The next one came from Rob of Allagash, and it was the Hugh Malone. Rob told a great story at this point about the hoops that the brewers have to go through to get their beer’s names and labels approved by the government. There was a screw up in the process to get consent to use the name “Hugh Malone” and they mistakenly got permission to sell a beer called “Huge Melons”. Although, according to him, there were no immediate plans make such a beer, he seemed very happy to have that in his back pocket. The Hugh Malone was a big Belgian ale with lots of American hops added throughout the boil, as well as a bit of dry hopping. It was fruity with a little lingering grassiness. It had that definite tripel feel.
Next up was Bill’s Vintage 50 Head Knocker which he described as a golden barelywine on cask. This one was hard to nail down, but someone across the table from me smartly pointed out that it more closely resembled a biere de garde. It was malty, but a big sweetness followed that made it hard to enjoy.
Tomme broke out the Port Brewing 3rd Anniversary Pale. If there were hops in this one, they had faded and left behind a sweet, Belgian strong ale. Lots of candy sweetness and tropical fruits.

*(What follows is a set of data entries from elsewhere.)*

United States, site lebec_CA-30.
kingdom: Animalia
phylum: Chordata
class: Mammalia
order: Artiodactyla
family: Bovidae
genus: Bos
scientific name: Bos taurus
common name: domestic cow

Vinnie then brought out his Russian River Consecration ale. This was their strong dark ale aged in cab sav barrels with currants for 6 months. This was a beast of sourness, and the vinegar flavor was huge, but very likeable. The wine character was apparent, too, but not devastating. This was amazing beer and probably the big winner of the night for me.

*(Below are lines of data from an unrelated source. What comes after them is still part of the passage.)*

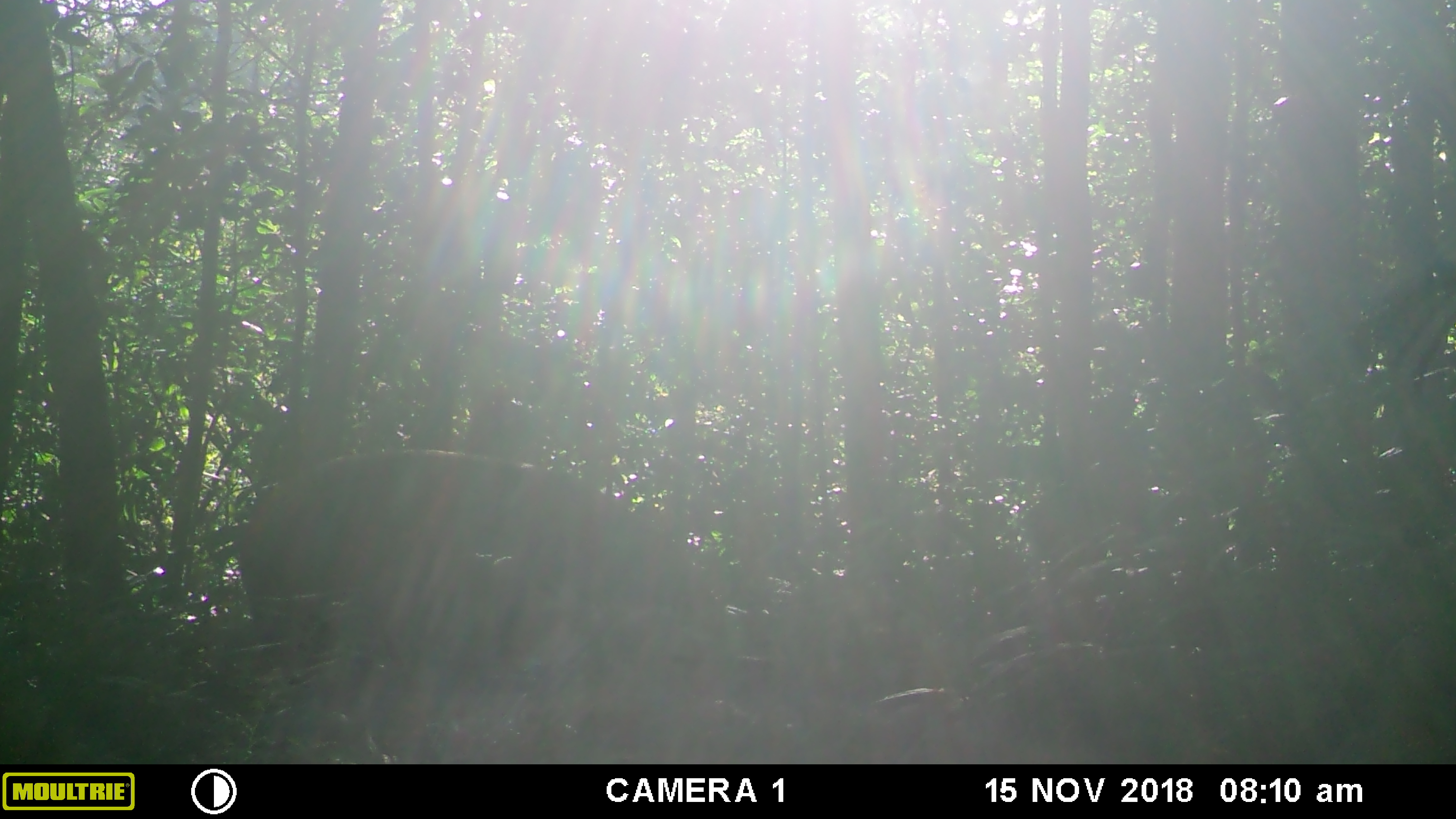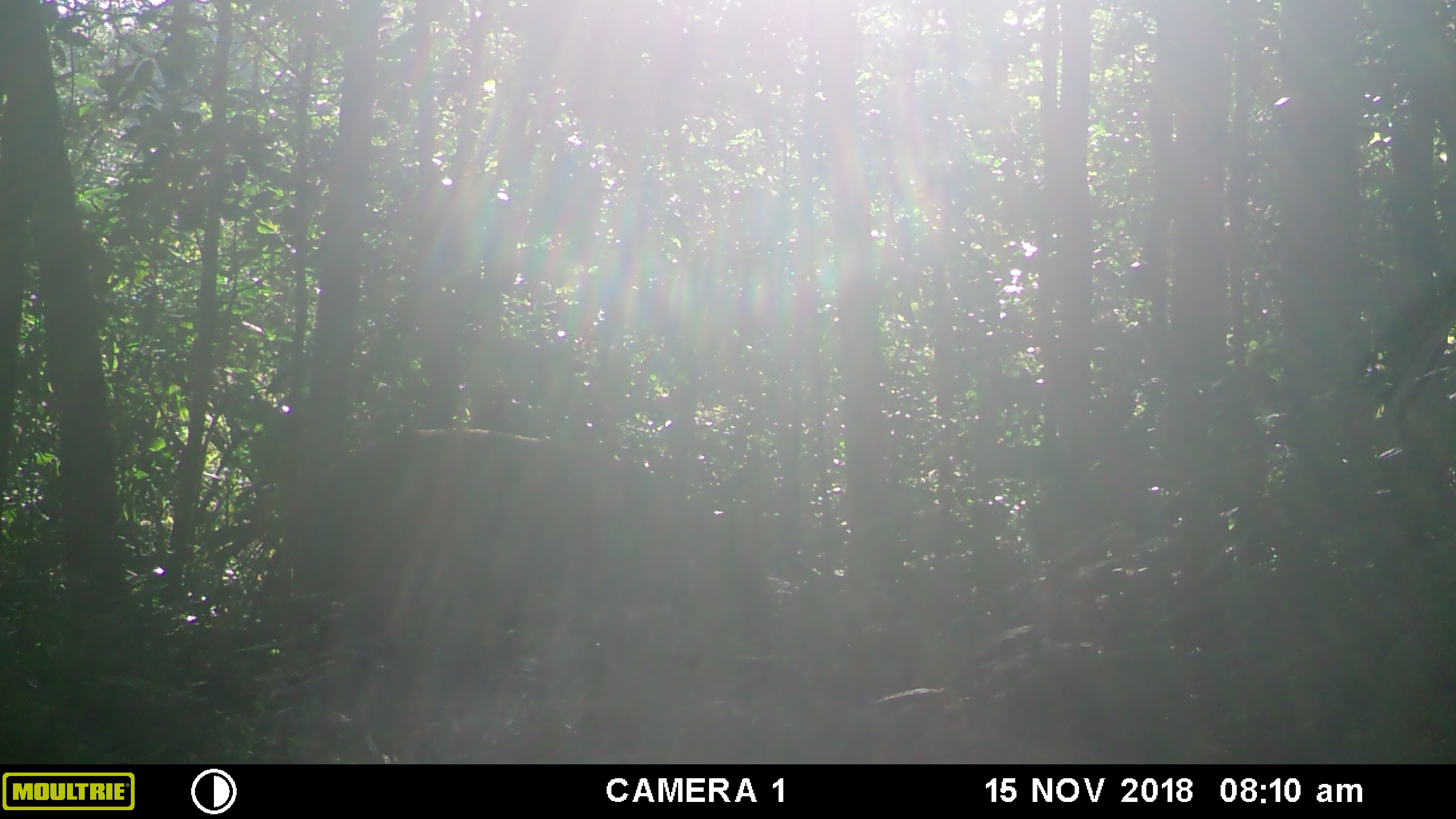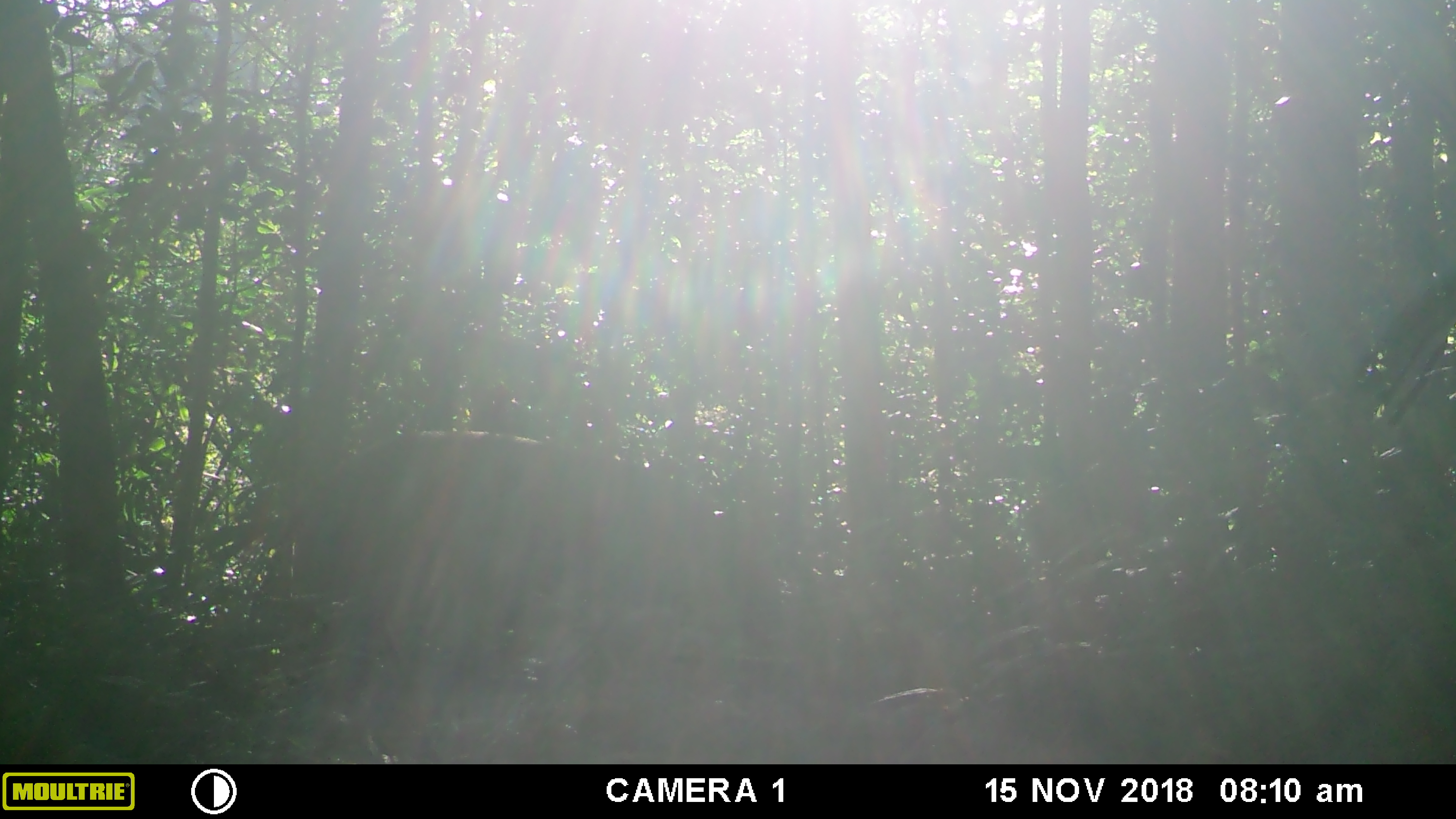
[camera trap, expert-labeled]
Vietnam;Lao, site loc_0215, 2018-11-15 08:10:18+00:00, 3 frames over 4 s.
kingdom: Animalia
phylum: Chordata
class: Mammalia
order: Artiodactyla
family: Suidae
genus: Sus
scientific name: Sus scrofa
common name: eurasian wild pig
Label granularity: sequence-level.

As we got close to the end of the gig, Sam broke out the Dogfish Head Palo Santo Marron. This has become a regular offering from DFH, and it’s a got a long interesting story behind it. I had had this before and it is big brown ale with big wood, vanilla and brown sugar character.
Everyone was pretty loose at this point, and Ken Grossman from Sierra Nevada came to the “stage” and talked about the early years of craft beer. Listening to his stories about trying the beers from Anchor Brewing back in the seventies and how they inspired him to start SN was very cool and a rare treat. Clearly, everyone in the room had a lot of respect for Grossman and appreciated Sierra Nevada’s role in the craft brew movement both then and now.
The next to last beer was Adam Avery’s Mephistopheles stout. This was a huge imperial stout with crushing amounts of smoke and bittersweetness. There was alcohol warming that shot through despite my downward spiraling senses. It was 16% alcohol and so full of flavors that it had to be respected for its absurdity. A monstrosity of indulgence.
The final beer was Bill’s Vintage 50 Wee Heavy from 2002. It was the last keg in existence, and I think it was in the style of a scotch ale. Bill said that this had been boiled for 6 hours, which sent a series of head-scratchings though the room. To make fun of DFH’s IPAs, someone quickly pointed out that 6 hours was like 360 minutes to Sam.
At this point, I had a few parting thank-yous and goodbyes to the brewers, who were all very cool. Tomme was especially patient and kind in dealing with feeling-no-pain me. In retrospect, the beers with dinner beforehand may have been a bad idea.
This was a great event, and I would definitely be interested in attending this sort of gig again. It was the highlight of the weekend and, even if they repeated the same beers, I’d come back for the smack talk, the camaraderie that is apparent amongst these brewers, and the affirmation of all that is good about craft beer.